### Задание
Верните дословно отрывок из текста о происхождении слов грош и даскал, начиная со слов «эти были широко» и продолжая до слов «к местным делам.» включительно.

Грош (грошъ) "монета разной чеканки и разной стоимости" (< ст.-польск. grosz, ст.-чеш. groš, лат. dēnārius grossus), гроши "деньги", грошик "небольшой грош" (< ст.-польск. grosik, ст.-чеш. grošik/hrošik), грошовый "денежный". По свидетельству ССМ, слова

 

148

 

 

эти были широко распространены в ст.-укр. языке с XIV в., сохраняются они и в современном украинском языке и с другими производными; грошови́тий "имеющий много денег", грошолю́б, грошолю́бка, "сребролюбец, сребролюбка", еще грошолю́бний, грошолю́бство и др. В русском языке грош и др. появляются в XV—XVI вв. только в документах, связанных с польскими делами, и лишь позже, в XVII в., слово начинает употребляться в письменности, содержание которой относится к местным делам.

 

Даскал "учитель" (молд. даскэл "учитель" < греч. διδάσκαλος). В СлРЯ XI—XVII вв. на слово даскалъ приведена одна цитата из "Проскинитария" Арсения Суханова 1649—1653 гг.

### Данные
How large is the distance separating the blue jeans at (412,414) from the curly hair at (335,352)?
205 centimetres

### Ответ
эти были широко распространены в ст.-укр. языке с XIV в., сохраняются они и в современном украинском языке и с другими производными; грошови́тий "имеющий много денег", грошолю́б, грошолю́бка, "сребролюбец, сребролюбка", еще грошолю́бний, грошолю́бство и др. В русском языке грош и др. появляются в XV—XVI вв. только в документах, связанных с польскими делами, и лишь позже, в XVII в., слово начинает употребляться в письменности, содержание которой относится к местным делам.